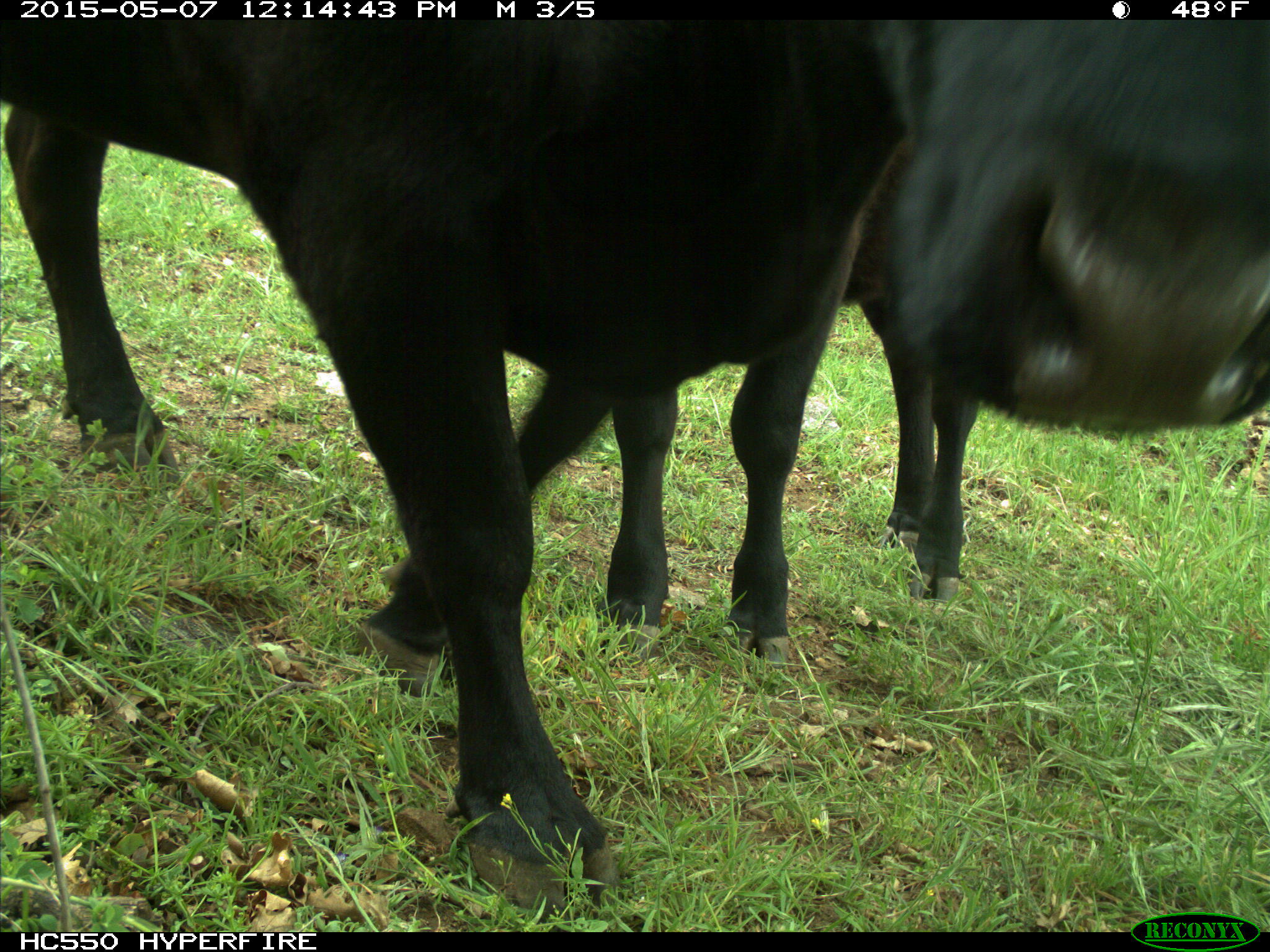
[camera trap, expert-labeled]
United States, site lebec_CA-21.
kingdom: Animalia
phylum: Chordata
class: Mammalia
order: Artiodactyla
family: Bovidae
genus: Bos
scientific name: Bos taurus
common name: domestic cow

What is needed ▸
Give back the material word for word and drop the pictures it holds.

Solution for this exercise ▸
[camera trap, expert-labeled]
United States, site lebec_CA-21.
kingdom: Animalia
phylum: Chordata
class: Mammalia
order: Artiodactyla
family: Bovidae
genus: Bos
scientific name: Bos taurus
common name: domestic cow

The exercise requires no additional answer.